日本IBM(橋本孝之社長)は、3月3日、x86サーバーの新アーキテクチャとして、3テラバイト(TB)のメモリを搭載できる「第五世代Enterprise X-Architecture(eX5)」を発表した。

 メモリへのアクセスを制御する集積回路と、異なるきょう体に搭載するCPU間を外部ケーブルで接続する伝送技術を用いることで、「従来と比べて6倍、業界最大の3TBメモリを搭載できるようにした」(小林泰子・システムx事業部長)。
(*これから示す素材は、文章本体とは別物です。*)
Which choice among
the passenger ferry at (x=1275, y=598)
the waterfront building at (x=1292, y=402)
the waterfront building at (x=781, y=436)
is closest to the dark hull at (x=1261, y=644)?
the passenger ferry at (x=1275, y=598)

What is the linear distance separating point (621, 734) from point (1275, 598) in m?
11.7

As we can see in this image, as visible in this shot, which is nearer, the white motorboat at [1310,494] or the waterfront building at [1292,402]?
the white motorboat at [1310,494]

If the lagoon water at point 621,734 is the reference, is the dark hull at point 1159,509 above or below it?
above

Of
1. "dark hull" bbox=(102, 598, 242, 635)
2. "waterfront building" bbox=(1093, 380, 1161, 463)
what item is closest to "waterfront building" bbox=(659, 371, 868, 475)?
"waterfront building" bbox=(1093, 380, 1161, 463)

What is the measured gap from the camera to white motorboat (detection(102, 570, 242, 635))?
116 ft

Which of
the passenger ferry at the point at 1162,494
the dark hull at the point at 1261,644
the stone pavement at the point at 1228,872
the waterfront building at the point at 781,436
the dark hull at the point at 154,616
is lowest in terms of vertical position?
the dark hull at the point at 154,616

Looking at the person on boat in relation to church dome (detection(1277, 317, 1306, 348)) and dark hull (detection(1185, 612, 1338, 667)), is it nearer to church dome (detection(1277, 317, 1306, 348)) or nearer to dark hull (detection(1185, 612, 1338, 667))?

 大容量メモリを搭載可能にしたことで、CPUの処理能力をさらに向上させることができ、同じライセンス料金のまま1サーバーで稼働する仮想マシン数が、他社の同等サーバーよりも82%多くなるという。

 CPU単位で課金する仕組みのデータベースライセンス料では、1000人規模のデータベースの場合、他社に比べて半分の2個のCPUで構築でき、価格を5割程度に抑えることができるいう。
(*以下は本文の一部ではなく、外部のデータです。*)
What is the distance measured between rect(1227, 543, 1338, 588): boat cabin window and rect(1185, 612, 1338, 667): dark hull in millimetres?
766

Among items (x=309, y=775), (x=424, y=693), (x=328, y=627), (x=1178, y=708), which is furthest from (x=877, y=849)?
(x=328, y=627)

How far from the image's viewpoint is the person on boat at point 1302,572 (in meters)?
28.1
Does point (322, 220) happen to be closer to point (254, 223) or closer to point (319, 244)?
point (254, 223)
 今後、新アーキテクチャを用いた製品群を販売していく計画で、パートナーが仮想化検証センターで「eX5」の検証を開始できるようにするほか、技術相談会を実施する。

 小林事業部長は、「x86サーバーは全サーバーのなかで台数ベースで9割、金額ベースで5割を占める成長分野。だが、プロセッサとメモリの処理能力のギャップが問題になっている。CPUの性能向上に比べて、メモリの処理能力が追いついていない。今回の新アーキテクチャは、その問題を解決する業界唯一の技術」と説明。優位性をアピールした。